Pikant: Das Bündnis ist in dieser Frage sichtbar gespalten. Medienberichten zufolge forderte BSW-Bundeschef Fabio De Masi Voigts Rücktritt, Wagenknecht selbst brachte einen parteilosen Ministerpräsidenten ins Spiel, der mit wechselnden Mehrheiten regiert – ausdrücklich auch unter Einbeziehung der AfD.

Die Thüringer BSW-Landeschefin und Finanzministerin Katja Wolf, die den Koalitionseintritt 2024 gegen Wagenknechts Willen durchsetzte, hält dagegen an der Zusammenarbeit fest. Eine Antwort auf Höckes Angebot gab es bis Redaktionsschluss nicht; eine Annahme gilt als praktisch ausgeschlossen.

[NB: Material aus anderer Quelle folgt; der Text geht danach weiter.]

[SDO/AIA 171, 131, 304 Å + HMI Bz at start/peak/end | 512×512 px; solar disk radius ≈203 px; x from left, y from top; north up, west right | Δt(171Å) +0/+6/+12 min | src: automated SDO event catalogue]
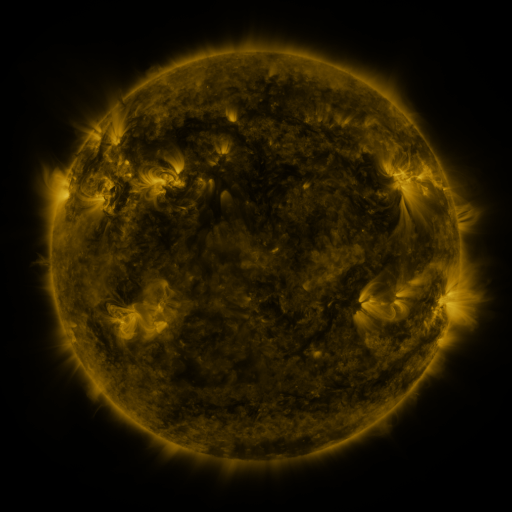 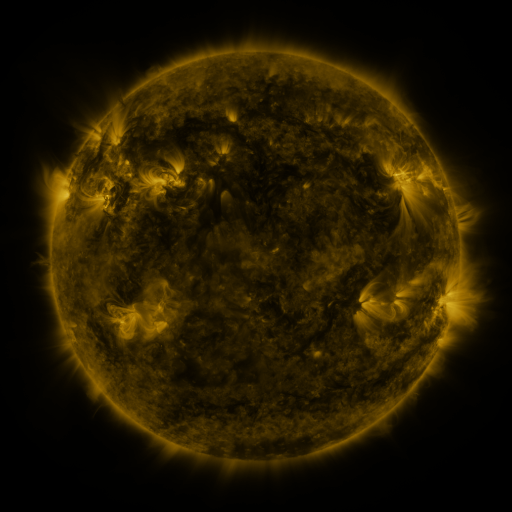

Was bleibt: politische Dauerbaustelle

In Sachsen-Anhalt hatte Wagenknecht dem AfD-Spitzenkandidaten Ulrich Siegmund Hilfe durch Enthaltung im dritten Wahlgang signalisiert. Siegmund lehnte prompt ab – er brauche eine stabile Mehrheit, ein Minderheitskabinett nach Thüringer Vorbild komme nicht infrage.

Aus Sicht unserer Redaktion zeigt der Vorgang vor allem eines: Im Osten bröckeln die alten Gewissheiten des Parteienbetriebs schneller, als es der Berliner Politik lieb sein dürfte. Für viele Bürger ist die entscheidende Frage längst eine andere – nämlich, wann Politik wieder Ergebnisse liefert statt Machtarithmetik.